Bevacizumab is an anti-angiogenic therapeutic agent that targets vascular endothelial growth factor (VEGF) and has been approved for the treatment of several types of cancer, including colon cancer. Herein, a GC-MS based metabolomics approach was employed to investigate the impact of bevacizumab on the serum metabolome of colon cancer rats. Multivariate chemometric analysis models such as PCA and PLS-DA showed a clear separation between the control, cancer and bevacizumab-treated groups, suggesting that bevacizumab administration induced significant metabolic alterations. Furthermore, pairwise comparisons between the studied groups using the OPLS-DA model in addition to univariate analysis identified several discriminatory metabolites belonged to various chemical classes including amino acids, organic acids and fatty acids that were perturbed between the studied groups. Interestingly, bevacizumab treatment was able to partially restore some of the cancer-induced metabolic disturbances, indicating its potential therapeutic efficacy via improving the tumor vasculature and nutrient delivery. Besides, pathway analysis of the differential metabolites identified key metabolic pathways affected by bevacizumab, which included valine, leucine and isoleucine metabolism, pyruvate metabolism and butanoate metabolism. However, little effects were observed on lipid metabolites such as palmitic acid and stearic acid and consequently their related metabolic pathways such as fatty acid biosynthesis metabolism suggesting that bevacizumab has more prominent effect on energy and amino acid metabolisms as compared to fatty acid metabolism in colon cancer rats. Overall, our study provided novel insights into the metabolic mechanisms underlying the therapeutic effects of bevacizumab in colon cancer rats via the use of a comprehensive GC-MS metabolomics approach.

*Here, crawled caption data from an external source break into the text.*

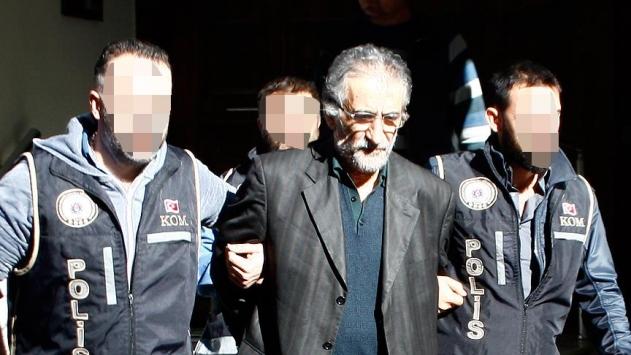 Elebaşı Gülenin kardeşi tutuklandı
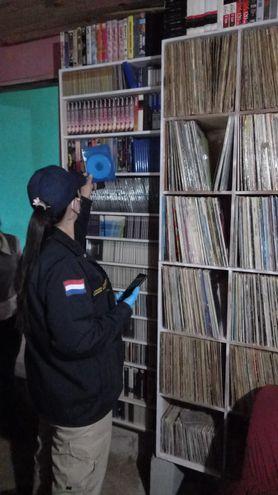 En el operativo Luz de Infancia fueron incautados materiales informáticos de almacenamiento externo.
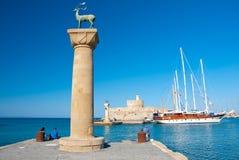 Mandraki港口和古铜鹿雕象,希腊 免版税库存图片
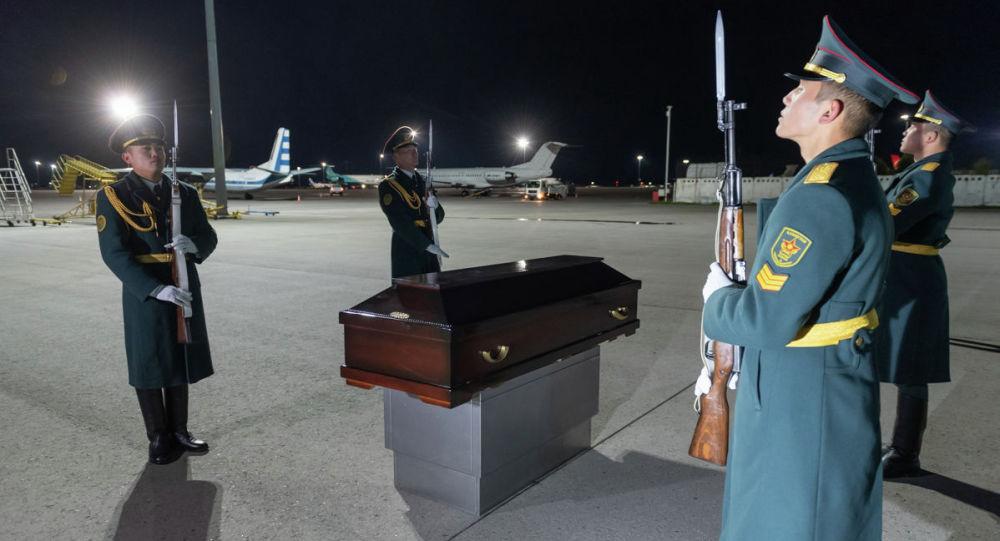 В Алматы из России прибыли останки бойца времен ВОВ
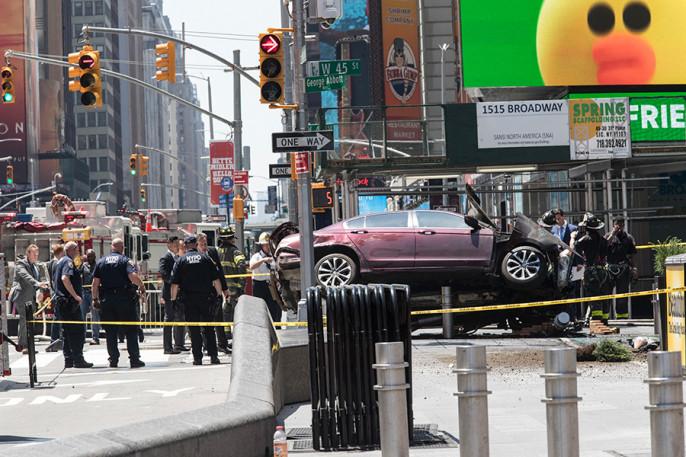 Размещено видео сместа наезда напешеходов вНью-Йорке
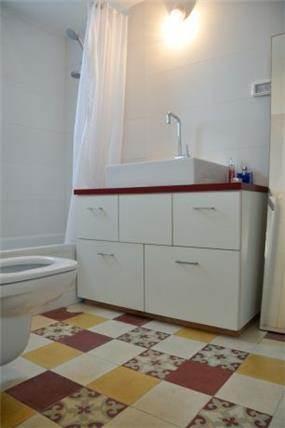 דירה ברח' מרים החשמונאית, תל אביב. חדר אמבטיה-  סטודיו פרטים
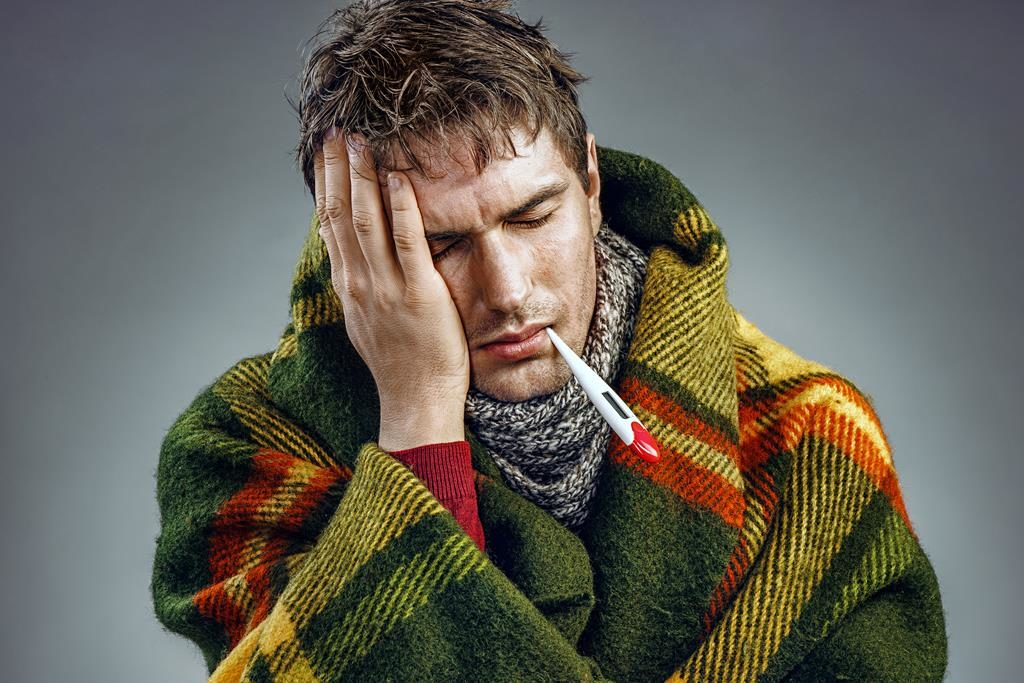 homem com febre e dor de cabeça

GC-MS 和多元分析揭示了贝伐珠单抗对结肠癌大鼠模型血清代谢组的部分修复作用:非靶向代谢组学研究。
贝伐珠单抗是一种针对血管内皮生长因子(VEGF)的抗血管生成治疗药物,已被批准用于治疗包括结肠癌在内的多种癌症。本文采用基于 GC-MS 的代谢组学方法研究贝伐珠单抗对结肠癌大鼠血清代谢组的影响。PCA和PLS-DA等多元化学计量分析模型显示,对照组、癌症组和贝伐珠单抗治疗组之间存在明显的差异,这表明贝伐珠单抗会诱发显著的代谢改变。此外,除了单变量分析之外,还利用 OPLS-DA 模型对研究组进行了配对比较,确定了研究组之间存在干扰的几种具有鉴别性的代谢物,它们属于不同的化学类别,包括氨基酸、有机酸和脂肪酸。有趣的是,贝伐珠单抗治疗能够部分恢复癌症引起的代谢紊乱,这表明贝伐珠单抗通过改善肿瘤血管和营养输送具有潜在疗效。此外,对不同代谢物的通路分析发现了贝伐单抗影响的关键代谢通路,包括缬氨酸、亮氨酸和异亮氨酸代谢、丙酮酸代谢和丁酸代谢。然而,我们几乎没有观察到贝伐珠单抗对棕榈酸和硬脂酸等脂质代谢物及其相关代谢途径(如脂肪酸生物合成代谢)的影响,这表明与脂肪酸代谢相比,贝伐珠单抗对结肠癌大鼠能量和氨基酸代谢的影响更为突出。总之,我们的研究通过使用全面的 GC-MS 代谢组学方法,为了解贝伐珠单抗对结肠癌大鼠治疗作用的代谢机制提供了新的见解。
本文章由计算机程序翻译,如有差异,请以英文原文为准。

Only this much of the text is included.